Bima lantas menyahut, ia menyayangkan adanya kasus yang membuat marwah organisasinya tercoreng. Menurutnya tragedi pada proses pendidikan merupakan kesalahan dari pihak pelaksana. Bukan dari sistem yang ada di organisasi.
“Menwa ini ya keilmuannya militer dari TNI. Kesalahannya ada di orang yang menggunakannya dengan prosedur yang tidak baik,” ungkapnya.
Ia menambahkan, setiap jelang pendidikan maupun pelatihan selalu ada pengecekan kondisi kesehatan lengkap. Bima mengaku punya penyakit asma. Namun, tidak pernah gagal selama mengikuti pendidikan.

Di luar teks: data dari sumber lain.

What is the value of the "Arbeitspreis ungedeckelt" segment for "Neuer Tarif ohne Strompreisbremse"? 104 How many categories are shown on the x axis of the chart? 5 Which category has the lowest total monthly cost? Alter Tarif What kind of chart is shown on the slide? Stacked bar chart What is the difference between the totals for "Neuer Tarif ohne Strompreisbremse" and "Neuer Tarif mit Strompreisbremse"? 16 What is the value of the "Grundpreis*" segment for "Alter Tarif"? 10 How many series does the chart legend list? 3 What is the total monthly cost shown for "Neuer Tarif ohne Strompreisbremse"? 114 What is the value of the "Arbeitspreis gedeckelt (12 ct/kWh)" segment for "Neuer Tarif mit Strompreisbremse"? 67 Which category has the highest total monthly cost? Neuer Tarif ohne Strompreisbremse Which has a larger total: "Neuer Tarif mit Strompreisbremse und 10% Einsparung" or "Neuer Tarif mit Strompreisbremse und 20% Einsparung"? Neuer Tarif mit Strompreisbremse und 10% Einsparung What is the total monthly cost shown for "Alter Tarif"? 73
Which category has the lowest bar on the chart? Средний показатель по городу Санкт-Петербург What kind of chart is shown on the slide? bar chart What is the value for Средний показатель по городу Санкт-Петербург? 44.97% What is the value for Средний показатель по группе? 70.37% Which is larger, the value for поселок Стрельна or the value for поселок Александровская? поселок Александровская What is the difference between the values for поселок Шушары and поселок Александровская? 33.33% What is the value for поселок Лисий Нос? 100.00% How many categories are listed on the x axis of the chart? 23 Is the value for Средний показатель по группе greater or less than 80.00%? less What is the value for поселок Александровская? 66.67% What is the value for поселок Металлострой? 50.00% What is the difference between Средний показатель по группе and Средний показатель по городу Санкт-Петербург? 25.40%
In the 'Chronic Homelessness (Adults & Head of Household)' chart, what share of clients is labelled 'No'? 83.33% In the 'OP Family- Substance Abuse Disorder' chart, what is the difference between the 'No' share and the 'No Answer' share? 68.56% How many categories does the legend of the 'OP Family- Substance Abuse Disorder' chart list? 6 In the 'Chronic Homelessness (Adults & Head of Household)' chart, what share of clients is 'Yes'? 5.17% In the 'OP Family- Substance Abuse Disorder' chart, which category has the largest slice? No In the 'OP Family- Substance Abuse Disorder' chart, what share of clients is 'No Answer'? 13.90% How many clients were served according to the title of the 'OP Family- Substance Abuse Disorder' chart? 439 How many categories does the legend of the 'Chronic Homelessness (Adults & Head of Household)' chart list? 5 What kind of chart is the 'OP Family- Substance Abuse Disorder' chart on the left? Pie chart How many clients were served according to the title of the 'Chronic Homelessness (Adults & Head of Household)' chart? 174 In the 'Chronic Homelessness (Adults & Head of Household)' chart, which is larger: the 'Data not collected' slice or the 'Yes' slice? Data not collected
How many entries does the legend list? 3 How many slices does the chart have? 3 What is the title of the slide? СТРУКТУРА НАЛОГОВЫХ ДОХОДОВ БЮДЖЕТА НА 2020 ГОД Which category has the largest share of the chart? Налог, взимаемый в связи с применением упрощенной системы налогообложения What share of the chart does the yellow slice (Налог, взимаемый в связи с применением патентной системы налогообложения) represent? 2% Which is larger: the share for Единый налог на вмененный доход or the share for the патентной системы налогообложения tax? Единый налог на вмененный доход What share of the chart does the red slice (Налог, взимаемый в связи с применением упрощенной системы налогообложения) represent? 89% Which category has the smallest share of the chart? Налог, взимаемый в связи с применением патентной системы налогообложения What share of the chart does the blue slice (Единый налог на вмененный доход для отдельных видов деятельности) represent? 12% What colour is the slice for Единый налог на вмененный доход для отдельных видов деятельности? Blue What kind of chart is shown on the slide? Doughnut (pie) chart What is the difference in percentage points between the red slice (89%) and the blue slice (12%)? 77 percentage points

Eksistensi dan aktivitas Menwa di kampus
Bagi mereka berdua, saat ini Menwa masih punya peran strategis di kampus. Salah satu tandanya dari lokasi sekretariat yang ada di dekat gerbang. Letaknya menunjukkan peran sebagai salah satu elemen penjaga keamanan.
Kegiatan tingkat universitas biasanya melibatkan elemen dari resimen mahasiswa. Mulai dari wisuda, ospek, sampai acara seminar nasional.
Selain itu, organisasi ini sudah pasti punya banyak kegiatan internal. Mulai dari pendidikan dasar hingga lanjutan. Termasuk pelatihan SAR gabungan, pelatihan terjun payung, water rescue, dan beragam hal lain.
“Jadi Menwa ini ibaratnya UKM paling lengkap yang menggabungkan pramuka, PMI, dan Mapala,” kata Bima.
Sejarah Menwa di Indonesia melewati perjalanan panjang dan berliku. Tercatat, pada 10 Januari 1962 Pangdam IV /Siliwangi mengeluarkan Keputusan Penguasa Perang Daerah No. Kpts 04/7/1/PPD/62 tentang Pembentukan Resimen Serbaguna Mahasiswa/Mahasiswi. Gunanya untuk membantu menanggulangi pemberontakan DI/TII Kartosuwiryo di Jawa Barat.
Selanjutnya, kemunculan organisasi ini semakin masif di berbagai daerah. Landasannya semakin kuat setelah Menko Hankam/KASAB Jenderal A.H. Nasution melalui radiogram No. AB/3046/64, tahun 1964 mengintruksikan pembentukan Menwa di setiap Kodam (Komando Daerah Militer).
Namun, keberadaannya mulai menjadi pro kontra setelah pada era 1980-an sampai 1990-an terjadi sejumlah konflik antara mahasiswa Menwa dengan non-Menwa. Penolakan keberadaan Menwa di kampus mulai merebak.
Mulanya organisasi semi-militer ini punya posisi sebagai UKM istimewa karena berada di bawah pembinaan Menhan. Selanjutnya, lewat SKB 3 Menteri yaitu Menhan, Mendiknas dan Mendagri Otonomi Daerah tentang Pembinaan dan Pemberdayaan Resimen Mahasiswa pada tahun 2000 posisinya menjadi UKM biasa di bawah naungan kampus.
Sekarang organisasi ini masih terus eksis dan punya peminat yang cukup banyak. Meskipun, stereotipe negatif kerap melekat terhadapnya.